# 3 Speed offender! returning veteran



## Guest (Aug 5, 2009)

Question about a "kind" ticket given by State Trooper on Revere Beach.

I fish tailed trying to get out onto ?Revere Beach St? next to the State Trooper Barracks. was pulled over immeadiately. The Trooper gave me a tik with criminal charges driving to endanger. He hinted around to me fighting it because i already had 3 speeds(I think he wont show up). then he said to get rid of the hot rod, and i agreed. Good Guy.

He gave me a ticket with no envelope. I also cannot follow instructions on back because i dont know the court code 14 address.

I signed Instruction B(criminal application)

Where do i send this ticket?
What Court Code is 14?
What could happen if I appeal?


----------



## lpwpd722 (Jun 13, 2006)

You don't need an evelope for crim app. You will be getting a summons.


----------



## Eagle13 (Jun 12, 2008)

Bye bye license!


----------



## Guest (Aug 5, 2009)

lpwpd722 said:


> You don't need an evelope for crim app. You will be getting a summons.


He doesn't need an RMV envelope, but he does have 4 days to request a hearing prior to being summonsed. I don't know what court that is, someone will probably post it, or you can check Mass.gov, it should have it somewhere.
Mail your cite, with the appropriate box checked, to that location.


----------



## Rock (Mar 20, 2005)

14 = Chelsea (by the sea) District Court. 

Lovely smell in there this time of year.


----------



## Guest (Aug 6, 2009)

Eagle13 said:


> Bye bye license!


I hope this guy makes good use of all the time he's going to have when he's not driving. For starters, I'm hoping he'll pick up a friggin' ENGLISH GRAMMAR book and read it while he's walking on the side of the road.

His description of the situation made my eyeballs bleed.


----------



## Boston Irish Lass (Feb 13, 2009)

Thank God for Jeepy. The Ask A Cop thread was starting to go downhill fast with all the nice replies....


----------



## Trifecta (Mar 3, 2006)

Keep in mind you next ticket is a min of $500


----------



## Harley387 (May 1, 2002)

**Exercises to complete**:
A) From the ticket thread, extract the passage that begins at the words "His description of" and stop after "the nice replies....".
B) In the ticket thread, which court does code 14 stand for?
C) In the ticket thread, list every question the first poster asks at the end of the opening post.
Rely only on the ticket thread and nothing else.

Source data
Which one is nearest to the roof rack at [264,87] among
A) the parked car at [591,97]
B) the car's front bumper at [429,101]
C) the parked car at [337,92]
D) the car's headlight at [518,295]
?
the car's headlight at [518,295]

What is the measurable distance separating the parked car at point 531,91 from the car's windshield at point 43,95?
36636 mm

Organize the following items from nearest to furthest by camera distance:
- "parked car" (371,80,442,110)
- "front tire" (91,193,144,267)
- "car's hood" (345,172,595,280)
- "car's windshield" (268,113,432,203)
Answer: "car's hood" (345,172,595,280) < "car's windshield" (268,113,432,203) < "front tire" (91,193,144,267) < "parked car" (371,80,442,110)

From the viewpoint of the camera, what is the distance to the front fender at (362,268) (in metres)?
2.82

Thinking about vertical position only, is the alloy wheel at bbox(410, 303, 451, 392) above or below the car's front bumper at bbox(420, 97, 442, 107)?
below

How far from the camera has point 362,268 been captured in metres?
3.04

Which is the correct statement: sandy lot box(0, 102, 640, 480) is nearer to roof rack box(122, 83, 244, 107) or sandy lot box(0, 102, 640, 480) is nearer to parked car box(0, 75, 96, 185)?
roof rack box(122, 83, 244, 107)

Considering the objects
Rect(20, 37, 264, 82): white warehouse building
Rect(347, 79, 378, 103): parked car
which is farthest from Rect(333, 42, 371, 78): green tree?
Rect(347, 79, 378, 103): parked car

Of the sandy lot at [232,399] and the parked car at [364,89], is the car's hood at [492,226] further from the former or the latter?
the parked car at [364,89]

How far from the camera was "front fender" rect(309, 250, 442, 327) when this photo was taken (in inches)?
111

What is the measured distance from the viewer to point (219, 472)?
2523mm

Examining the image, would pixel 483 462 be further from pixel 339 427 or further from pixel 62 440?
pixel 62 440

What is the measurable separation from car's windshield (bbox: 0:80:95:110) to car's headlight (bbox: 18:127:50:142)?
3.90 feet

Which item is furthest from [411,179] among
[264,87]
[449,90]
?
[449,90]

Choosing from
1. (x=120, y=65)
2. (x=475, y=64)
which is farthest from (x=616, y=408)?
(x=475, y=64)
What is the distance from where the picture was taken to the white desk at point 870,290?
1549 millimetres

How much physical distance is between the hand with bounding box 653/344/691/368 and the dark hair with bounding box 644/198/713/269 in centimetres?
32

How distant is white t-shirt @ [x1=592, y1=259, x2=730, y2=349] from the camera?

**Answers below**:
A)
His description of the situation made my eyeballs bleed.


----------



## Boston Irish Lass (Feb 13, 2009)

Thank God for Jeepy. The Ask A Cop thread was starting to go downhill fast with all the nice replies....

B) Chelsea District Court.

C)
Where do i send this ticket?
What Court Code is 14?
What could happen if I appeal?